(Questions about scene geometry)

———

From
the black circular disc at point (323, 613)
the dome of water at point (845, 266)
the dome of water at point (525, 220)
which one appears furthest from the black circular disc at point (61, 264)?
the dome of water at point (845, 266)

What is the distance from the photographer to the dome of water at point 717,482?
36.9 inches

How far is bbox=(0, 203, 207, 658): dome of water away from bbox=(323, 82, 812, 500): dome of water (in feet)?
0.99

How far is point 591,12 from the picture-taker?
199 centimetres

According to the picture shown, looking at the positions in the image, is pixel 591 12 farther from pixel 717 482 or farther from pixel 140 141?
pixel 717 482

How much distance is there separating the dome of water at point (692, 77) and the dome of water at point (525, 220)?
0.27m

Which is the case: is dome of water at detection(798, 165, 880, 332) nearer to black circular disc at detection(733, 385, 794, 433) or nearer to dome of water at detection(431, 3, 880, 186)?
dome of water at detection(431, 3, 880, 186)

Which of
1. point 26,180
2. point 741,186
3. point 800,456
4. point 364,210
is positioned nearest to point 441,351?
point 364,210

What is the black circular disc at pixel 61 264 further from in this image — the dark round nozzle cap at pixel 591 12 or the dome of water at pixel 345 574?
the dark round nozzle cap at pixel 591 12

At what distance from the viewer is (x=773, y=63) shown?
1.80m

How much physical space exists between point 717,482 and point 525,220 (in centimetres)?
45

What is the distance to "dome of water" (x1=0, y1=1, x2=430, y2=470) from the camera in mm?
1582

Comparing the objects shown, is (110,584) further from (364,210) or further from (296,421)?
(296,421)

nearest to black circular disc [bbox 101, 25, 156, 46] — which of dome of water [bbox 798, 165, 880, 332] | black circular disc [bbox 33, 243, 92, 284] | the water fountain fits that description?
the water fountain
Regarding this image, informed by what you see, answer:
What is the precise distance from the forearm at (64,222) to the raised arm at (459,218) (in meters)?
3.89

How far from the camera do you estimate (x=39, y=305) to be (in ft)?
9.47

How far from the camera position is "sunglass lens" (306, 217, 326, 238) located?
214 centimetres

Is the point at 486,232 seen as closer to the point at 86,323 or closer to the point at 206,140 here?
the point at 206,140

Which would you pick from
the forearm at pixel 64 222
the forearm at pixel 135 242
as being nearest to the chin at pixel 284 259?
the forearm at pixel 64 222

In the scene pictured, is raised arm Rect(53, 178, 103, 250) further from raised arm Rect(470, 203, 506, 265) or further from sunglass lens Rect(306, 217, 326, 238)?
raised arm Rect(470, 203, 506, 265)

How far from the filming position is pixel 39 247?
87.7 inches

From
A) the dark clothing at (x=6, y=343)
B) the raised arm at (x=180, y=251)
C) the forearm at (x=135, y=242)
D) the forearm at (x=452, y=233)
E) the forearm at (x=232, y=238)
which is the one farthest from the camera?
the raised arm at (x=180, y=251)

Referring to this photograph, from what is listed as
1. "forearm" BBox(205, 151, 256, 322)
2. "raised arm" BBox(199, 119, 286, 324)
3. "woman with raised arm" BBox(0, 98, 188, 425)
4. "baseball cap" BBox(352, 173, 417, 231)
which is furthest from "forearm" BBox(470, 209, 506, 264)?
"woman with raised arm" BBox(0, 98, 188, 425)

———

- [What is required]: Retype the records that precede this task, keeping them exactly the same.

- [Final result]:
From
the black circular disc at point (323, 613)
the dome of water at point (845, 266)
the dome of water at point (525, 220)
which one appears furthest from the black circular disc at point (61, 264)?
the dome of water at point (845, 266)

What is the distance from the photographer to the dome of water at point 717,482?
36.9 inches

How far is bbox=(0, 203, 207, 658): dome of water away from bbox=(323, 82, 812, 500): dome of water (in feet)?
0.99

How far is point 591,12 from the picture-taker?
199 centimetres

According to the picture shown, looking at the positions in the image, is pixel 591 12 farther from pixel 717 482 or farther from pixel 140 141?
pixel 717 482

How much distance is there separating the dome of water at point (692, 77) and the dome of water at point (525, 220)?
0.27m

Which is the case: is dome of water at detection(798, 165, 880, 332) nearer to black circular disc at detection(733, 385, 794, 433) or nearer to dome of water at detection(431, 3, 880, 186)?
dome of water at detection(431, 3, 880, 186)

Which of
1. point 26,180
2. point 741,186
3. point 800,456
4. point 364,210
is positioned nearest to point 441,351?
point 364,210

What is the black circular disc at pixel 61 264 further from in this image — the dark round nozzle cap at pixel 591 12 or the dome of water at pixel 345 574?
the dark round nozzle cap at pixel 591 12

At what distance from the viewer is (x=773, y=63) shown?
1.80m

How much physical space exists between point 717,482 and point 525,220 (in centimetres)?
45

What is the distance to "dome of water" (x1=0, y1=1, x2=430, y2=470) from the camera in mm?
1582

Comparing the objects shown, is (110,584) further from (364,210) or further from (296,421)?
(296,421)

nearest to black circular disc [bbox 101, 25, 156, 46] — which of dome of water [bbox 798, 165, 880, 332] | black circular disc [bbox 33, 243, 92, 284] | the water fountain fits that description?
the water fountain
Regarding this image, informed by what you see, answer:
What is the precise distance from the forearm at (64,222) to the raised arm at (459,218) (in meters)?
3.89

How far from the camera do you estimate (x=39, y=305) to be (in ft)?
9.47

How far from the camera position is "sunglass lens" (306, 217, 326, 238) located?
214 centimetres

Is the point at 486,232 seen as closer to the point at 86,323 or closer to the point at 206,140 here?
the point at 206,140

Which would you pick from
the forearm at pixel 64 222
the forearm at pixel 135 242
as being nearest to the chin at pixel 284 259?
the forearm at pixel 64 222

In the scene pictured, is raised arm Rect(53, 178, 103, 250) further from raised arm Rect(470, 203, 506, 265) or further from sunglass lens Rect(306, 217, 326, 238)?
raised arm Rect(470, 203, 506, 265)

How far from the filming position is pixel 39 247?
87.7 inches

From
A) the dark clothing at (x=6, y=343)
B) the raised arm at (x=180, y=251)
C) the forearm at (x=135, y=242)
D) the forearm at (x=452, y=233)
E) the forearm at (x=232, y=238)
which is the one farthest from the camera?
the raised arm at (x=180, y=251)

Referring to this photograph, from what is listed as
1. "forearm" BBox(205, 151, 256, 322)
2. "raised arm" BBox(199, 119, 286, 324)
3. "woman with raised arm" BBox(0, 98, 188, 425)
4. "baseball cap" BBox(352, 173, 417, 231)
which is furthest from "forearm" BBox(470, 209, 506, 264)?
"woman with raised arm" BBox(0, 98, 188, 425)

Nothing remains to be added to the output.